PROBLEMA PROPOSTO A: Devolva sem nenhuma alteração o trecho do texto sobre o afundamento em Maceió que começa em "É um daqueles" e termina em "um ano depois.".
PROBLEMA PROPOSTO B: No texto sobre o afundamento em Maceió, quantos moradores foram obrigados a sair da região depois do tremor de terra de 2018?

Folha de S. Paulo
Com alertas, anos de demora e peso político,
caso não pode ser chamado de acidente
Parte de uma capital com quase 1 milhão de
habitantes pode virar
uma cratera. A prefeitura de Maceió montou
uma operação para retirar moradores dos arredores de uma mina que entrou em
risco de colapso. A região afundou quase 1,5 metro e, até a noite de sexta
(1º), ainda baixava ao ritmo de um centímetro por hora.
É um daqueles desastres em câmera lenta, que não podem ser descritos como acidentes. A Braskem começou a retirar sal-gema das minas da cidade na década de 1970. A atividade se mostrou lucrativa e duradoura. A empresa e o poder público demoraram a se interessar pelo impacto dessas décadas de exploração.
Há mais de dez anos, pesquisadores publicaram
alertas sobre o risco da mineração em áreas de Maceió. Em 2018, um tremor de
terra provocou o afundamento de cinco bairros e obrigou 60
mil moradores a saírem da região. A Braskem só começou a fechar as
minas um ano depois.

DADOS ARMAZENADOS:
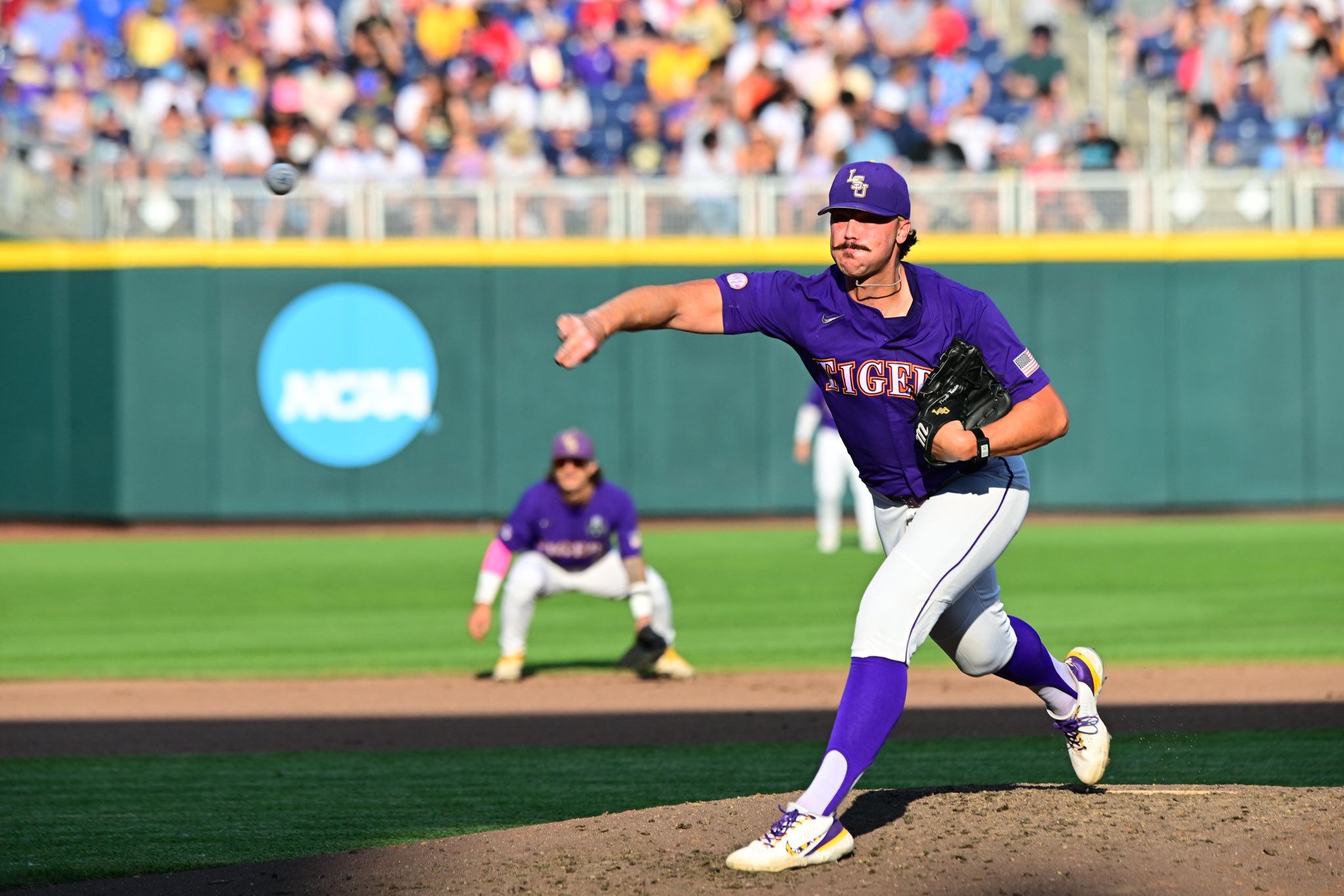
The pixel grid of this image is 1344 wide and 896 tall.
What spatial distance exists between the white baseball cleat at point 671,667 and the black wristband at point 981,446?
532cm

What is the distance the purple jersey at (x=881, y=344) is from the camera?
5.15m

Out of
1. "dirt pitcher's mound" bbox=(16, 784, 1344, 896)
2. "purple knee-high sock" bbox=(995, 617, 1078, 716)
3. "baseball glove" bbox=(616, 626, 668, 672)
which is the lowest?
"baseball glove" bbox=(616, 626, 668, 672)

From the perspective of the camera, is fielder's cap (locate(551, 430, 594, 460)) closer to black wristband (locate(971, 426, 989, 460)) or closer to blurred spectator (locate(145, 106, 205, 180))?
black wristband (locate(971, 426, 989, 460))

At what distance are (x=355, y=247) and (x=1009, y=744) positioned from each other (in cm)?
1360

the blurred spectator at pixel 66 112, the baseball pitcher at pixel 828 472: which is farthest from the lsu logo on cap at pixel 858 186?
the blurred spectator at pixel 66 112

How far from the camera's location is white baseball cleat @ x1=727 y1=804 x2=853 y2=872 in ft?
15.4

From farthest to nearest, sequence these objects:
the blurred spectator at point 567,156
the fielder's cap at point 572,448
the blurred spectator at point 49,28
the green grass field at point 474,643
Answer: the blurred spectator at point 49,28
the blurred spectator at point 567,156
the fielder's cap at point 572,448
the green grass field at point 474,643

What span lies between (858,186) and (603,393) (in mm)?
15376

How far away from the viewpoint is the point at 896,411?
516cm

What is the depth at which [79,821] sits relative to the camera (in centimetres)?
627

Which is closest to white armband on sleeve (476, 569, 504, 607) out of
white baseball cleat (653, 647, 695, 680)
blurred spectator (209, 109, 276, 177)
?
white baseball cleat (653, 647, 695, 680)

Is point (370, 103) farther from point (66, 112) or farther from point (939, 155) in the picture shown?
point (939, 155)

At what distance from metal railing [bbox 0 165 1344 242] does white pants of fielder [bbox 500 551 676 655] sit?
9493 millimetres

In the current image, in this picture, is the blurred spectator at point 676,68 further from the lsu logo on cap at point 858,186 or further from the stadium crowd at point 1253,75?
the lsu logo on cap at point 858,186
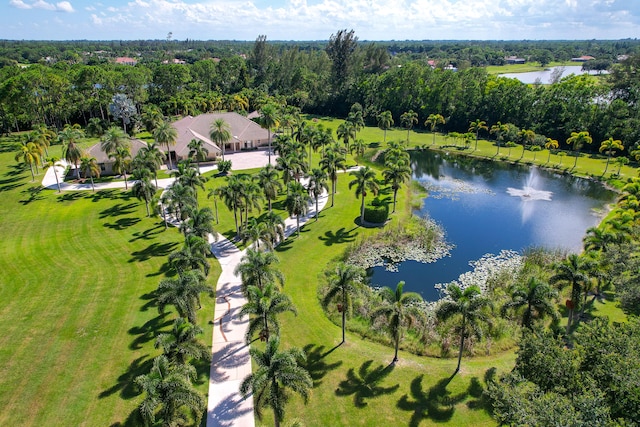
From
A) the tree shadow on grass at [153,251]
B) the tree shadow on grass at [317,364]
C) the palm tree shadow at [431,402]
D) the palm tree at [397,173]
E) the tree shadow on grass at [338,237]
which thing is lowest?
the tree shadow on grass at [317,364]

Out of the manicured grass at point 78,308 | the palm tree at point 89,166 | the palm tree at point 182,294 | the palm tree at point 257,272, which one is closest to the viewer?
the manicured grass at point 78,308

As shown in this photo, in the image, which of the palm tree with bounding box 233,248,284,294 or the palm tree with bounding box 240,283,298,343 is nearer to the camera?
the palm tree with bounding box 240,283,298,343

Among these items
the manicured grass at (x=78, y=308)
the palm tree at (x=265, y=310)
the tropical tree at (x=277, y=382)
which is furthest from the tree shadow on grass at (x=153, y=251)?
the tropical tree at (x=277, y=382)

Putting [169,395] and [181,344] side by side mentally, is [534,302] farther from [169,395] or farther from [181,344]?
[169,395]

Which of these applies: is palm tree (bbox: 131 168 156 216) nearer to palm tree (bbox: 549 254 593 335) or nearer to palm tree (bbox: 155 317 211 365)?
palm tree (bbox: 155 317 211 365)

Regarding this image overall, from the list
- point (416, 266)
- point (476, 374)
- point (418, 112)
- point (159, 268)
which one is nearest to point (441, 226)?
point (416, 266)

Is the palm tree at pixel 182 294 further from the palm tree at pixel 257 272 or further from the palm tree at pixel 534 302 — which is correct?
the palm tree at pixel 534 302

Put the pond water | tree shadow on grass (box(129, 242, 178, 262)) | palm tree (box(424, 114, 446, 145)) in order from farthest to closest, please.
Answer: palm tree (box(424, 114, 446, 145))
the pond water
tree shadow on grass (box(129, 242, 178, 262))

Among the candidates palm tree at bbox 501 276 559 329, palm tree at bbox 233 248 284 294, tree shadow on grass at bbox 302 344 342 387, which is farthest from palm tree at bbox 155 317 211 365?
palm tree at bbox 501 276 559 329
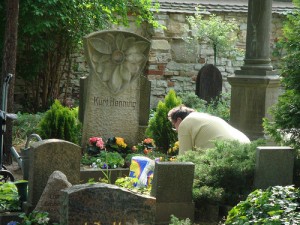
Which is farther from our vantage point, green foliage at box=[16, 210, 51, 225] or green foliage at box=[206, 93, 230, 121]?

RESPOSTA FINAL A:
É um daqueles desastres em câmera lenta, que não podem ser descritos como acidentes. A Braskem começou a retirar sal-gema das minas da cidade na década de 1970. A atividade se mostrou lucrativa e duradoura. A empresa e o poder público demoraram a se interessar pelo impacto dessas décadas de exploração.
Há mais de dez anos, pesquisadores publicaram
alertas sobre o risco da mineração em áreas de Maceió. Em 2018, um tremor de
terra provocou o afundamento de cinco bairros e obrigou 60
mil moradores a saírem da região. A Braskem só começou a fechar as
minas um ano depois.

RESPOSTA FINAL B: 60 mil moradores.